Brooks and Keeling double-team
On the ensuing inbounds, Gardner-Webb tries to get to the rim again. This time, Bulldog guard and leading scorer Jose Perez thinks he has a mismatch. Instead, Brooks denies Perez middle and baseline. Christian Keeling slides over to take away any remaining shooting angles. The ball is kicked back out and eventually results in a missed three. Keeling is rewarded for that defensive effort by draining a three on the other end.
Brooks Defensive Rebound
To finish it all off, Brooks steps up in the lane to alter Kareem Reid’s shot. Reid took advantage of Bacot playing over top for the ball screen. Reid slips that screen and thinks he has a clear path. Brooks never leaves the paint, meets Reid outside of the circle, forces him to change direction, and then contests the shot.
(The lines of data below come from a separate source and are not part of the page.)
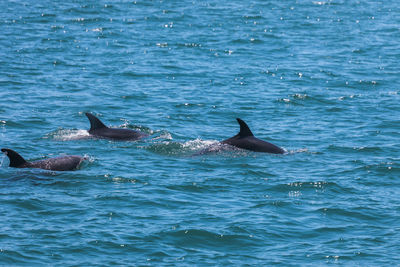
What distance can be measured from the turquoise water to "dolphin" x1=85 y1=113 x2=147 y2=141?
0.46m

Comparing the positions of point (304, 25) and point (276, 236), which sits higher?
point (304, 25)

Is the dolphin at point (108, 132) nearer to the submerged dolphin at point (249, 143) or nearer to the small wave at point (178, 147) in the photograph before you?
the small wave at point (178, 147)

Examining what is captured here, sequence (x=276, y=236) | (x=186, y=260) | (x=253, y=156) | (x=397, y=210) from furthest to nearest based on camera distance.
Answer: (x=253, y=156)
(x=397, y=210)
(x=276, y=236)
(x=186, y=260)

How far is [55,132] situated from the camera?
24.0 m

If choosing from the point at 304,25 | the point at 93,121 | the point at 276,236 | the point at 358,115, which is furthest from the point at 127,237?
the point at 304,25

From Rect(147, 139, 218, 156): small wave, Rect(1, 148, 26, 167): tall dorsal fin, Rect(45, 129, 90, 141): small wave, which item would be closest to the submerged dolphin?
Rect(147, 139, 218, 156): small wave

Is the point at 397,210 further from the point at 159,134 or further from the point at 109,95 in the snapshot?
the point at 109,95

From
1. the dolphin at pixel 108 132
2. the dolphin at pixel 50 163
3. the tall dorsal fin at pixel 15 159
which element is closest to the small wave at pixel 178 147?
the dolphin at pixel 108 132

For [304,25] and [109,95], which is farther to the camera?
[304,25]

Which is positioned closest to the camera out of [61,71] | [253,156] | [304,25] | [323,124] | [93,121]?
[253,156]

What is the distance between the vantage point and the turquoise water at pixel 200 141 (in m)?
15.7

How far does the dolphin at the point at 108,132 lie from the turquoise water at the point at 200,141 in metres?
0.46

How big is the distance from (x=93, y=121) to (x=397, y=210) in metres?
10.00

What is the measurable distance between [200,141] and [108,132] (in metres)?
2.87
Brooks corrals the rebound and finds Anthony for the fast break. Anthony would make the layup and get fouled on the other end.
In total, these four plays directly led to seven UNC points during their 11-0 run. At the 15:37 mark, Brooks took a seat and didn’t come back in until 10:40 remaining. In those four minutes and 57 seconds, the Bulldogs outscored UNC 17-10. Brooks may have only finished this game with six points and six rebounds, but nobody had a bigger impact than the junior from Alabama.
The season is three games old, and already Garrison Brooks appears to be in mid-season form. As the rest of the new Heels get comfortable, Brooks offensive production is likely to increase. If it does, we’ll break that down for you as well. Until then, appreciate Brooks’ defensive efforts. (Also, if you have anything you’d like to see us breakdown in the future, let us know in the comments.)